Give only the number of lines in the material below that contain the string "hand". Letter case counts.
******************************
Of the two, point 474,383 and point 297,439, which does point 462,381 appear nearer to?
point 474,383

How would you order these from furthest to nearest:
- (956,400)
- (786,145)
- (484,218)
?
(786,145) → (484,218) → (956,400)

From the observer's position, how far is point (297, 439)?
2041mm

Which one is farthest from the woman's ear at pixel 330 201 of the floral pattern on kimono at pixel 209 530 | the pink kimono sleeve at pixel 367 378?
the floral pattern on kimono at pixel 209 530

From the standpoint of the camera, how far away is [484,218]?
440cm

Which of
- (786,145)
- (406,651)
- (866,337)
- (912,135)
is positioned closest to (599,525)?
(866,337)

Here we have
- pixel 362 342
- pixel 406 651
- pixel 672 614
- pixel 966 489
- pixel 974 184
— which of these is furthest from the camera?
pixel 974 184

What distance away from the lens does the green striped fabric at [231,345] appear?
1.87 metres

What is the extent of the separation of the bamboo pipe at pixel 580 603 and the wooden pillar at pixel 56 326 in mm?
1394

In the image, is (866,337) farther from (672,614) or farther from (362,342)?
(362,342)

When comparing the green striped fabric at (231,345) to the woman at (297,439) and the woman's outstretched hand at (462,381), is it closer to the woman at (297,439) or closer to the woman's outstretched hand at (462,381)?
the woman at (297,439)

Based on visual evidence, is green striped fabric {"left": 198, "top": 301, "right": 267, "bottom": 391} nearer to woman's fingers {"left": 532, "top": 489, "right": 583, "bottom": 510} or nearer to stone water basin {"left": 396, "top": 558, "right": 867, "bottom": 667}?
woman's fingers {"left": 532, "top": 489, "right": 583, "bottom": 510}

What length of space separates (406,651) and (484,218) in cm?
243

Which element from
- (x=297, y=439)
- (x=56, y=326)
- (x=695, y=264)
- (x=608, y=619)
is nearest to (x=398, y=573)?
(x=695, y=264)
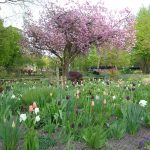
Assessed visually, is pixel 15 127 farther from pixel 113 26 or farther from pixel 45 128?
pixel 113 26

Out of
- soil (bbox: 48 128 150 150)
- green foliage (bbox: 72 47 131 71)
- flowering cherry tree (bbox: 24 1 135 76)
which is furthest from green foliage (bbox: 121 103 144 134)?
green foliage (bbox: 72 47 131 71)

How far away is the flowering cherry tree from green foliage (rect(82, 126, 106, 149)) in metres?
22.3

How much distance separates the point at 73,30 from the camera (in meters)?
27.1

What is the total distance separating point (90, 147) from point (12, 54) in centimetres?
3992

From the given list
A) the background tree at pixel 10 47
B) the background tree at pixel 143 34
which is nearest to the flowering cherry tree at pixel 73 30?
the background tree at pixel 10 47

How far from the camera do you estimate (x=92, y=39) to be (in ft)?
91.4

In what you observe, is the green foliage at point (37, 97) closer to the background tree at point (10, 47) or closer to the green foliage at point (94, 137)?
the green foliage at point (94, 137)

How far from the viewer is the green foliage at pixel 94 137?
4480mm

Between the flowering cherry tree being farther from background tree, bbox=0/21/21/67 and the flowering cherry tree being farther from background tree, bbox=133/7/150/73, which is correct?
background tree, bbox=133/7/150/73

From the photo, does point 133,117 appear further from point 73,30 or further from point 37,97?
point 73,30

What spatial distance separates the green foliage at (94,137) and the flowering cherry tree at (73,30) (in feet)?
73.2

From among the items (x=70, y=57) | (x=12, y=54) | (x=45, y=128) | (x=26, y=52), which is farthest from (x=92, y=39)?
(x=45, y=128)

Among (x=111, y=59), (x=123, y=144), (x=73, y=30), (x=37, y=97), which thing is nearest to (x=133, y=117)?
(x=123, y=144)

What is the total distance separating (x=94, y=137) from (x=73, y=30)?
23033 millimetres
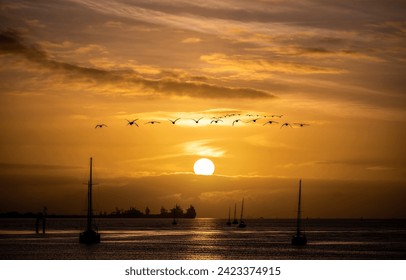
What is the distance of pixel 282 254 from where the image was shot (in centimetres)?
8725

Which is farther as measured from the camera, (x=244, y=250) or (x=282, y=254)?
(x=244, y=250)
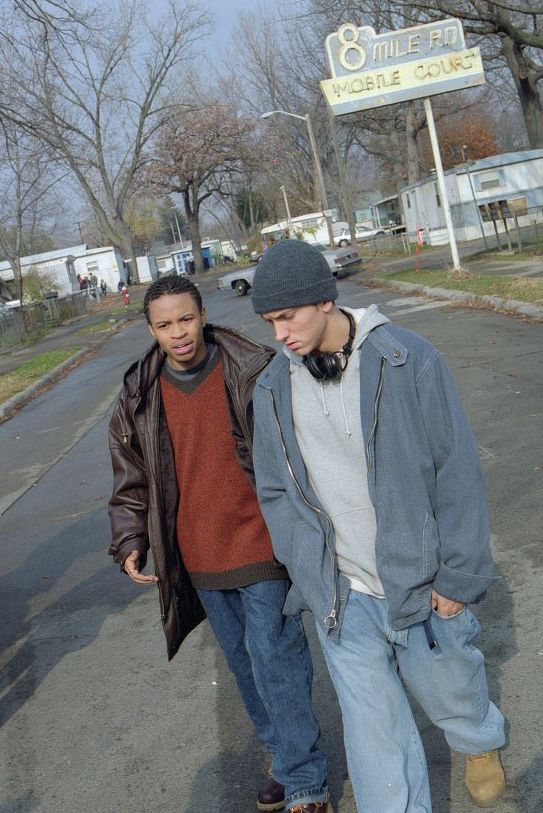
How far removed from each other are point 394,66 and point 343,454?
22712mm

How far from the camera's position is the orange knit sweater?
3174 mm

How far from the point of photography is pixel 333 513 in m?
2.70

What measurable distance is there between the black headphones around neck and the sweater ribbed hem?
2.65 feet

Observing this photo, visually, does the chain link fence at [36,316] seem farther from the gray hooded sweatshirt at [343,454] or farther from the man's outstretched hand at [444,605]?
the man's outstretched hand at [444,605]

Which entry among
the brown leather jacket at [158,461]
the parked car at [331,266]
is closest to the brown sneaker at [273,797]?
the brown leather jacket at [158,461]

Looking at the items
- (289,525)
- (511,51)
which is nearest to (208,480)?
(289,525)

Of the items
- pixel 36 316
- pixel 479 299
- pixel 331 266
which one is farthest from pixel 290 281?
pixel 36 316

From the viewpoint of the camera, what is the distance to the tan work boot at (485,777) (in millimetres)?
3055

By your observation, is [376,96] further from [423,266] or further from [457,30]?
[423,266]

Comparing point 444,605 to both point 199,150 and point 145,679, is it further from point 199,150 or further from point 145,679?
point 199,150

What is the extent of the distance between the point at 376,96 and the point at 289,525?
74.4 feet

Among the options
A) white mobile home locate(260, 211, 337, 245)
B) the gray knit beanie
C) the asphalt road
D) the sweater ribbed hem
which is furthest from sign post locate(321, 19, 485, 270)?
white mobile home locate(260, 211, 337, 245)

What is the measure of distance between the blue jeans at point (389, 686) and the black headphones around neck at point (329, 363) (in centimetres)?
62

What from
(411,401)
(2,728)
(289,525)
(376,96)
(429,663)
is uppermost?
(376,96)
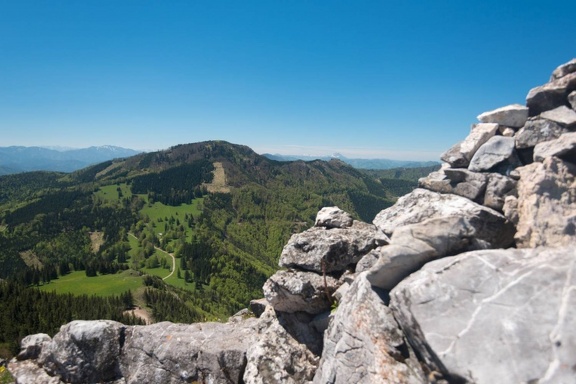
******************************
» **The completed task**
3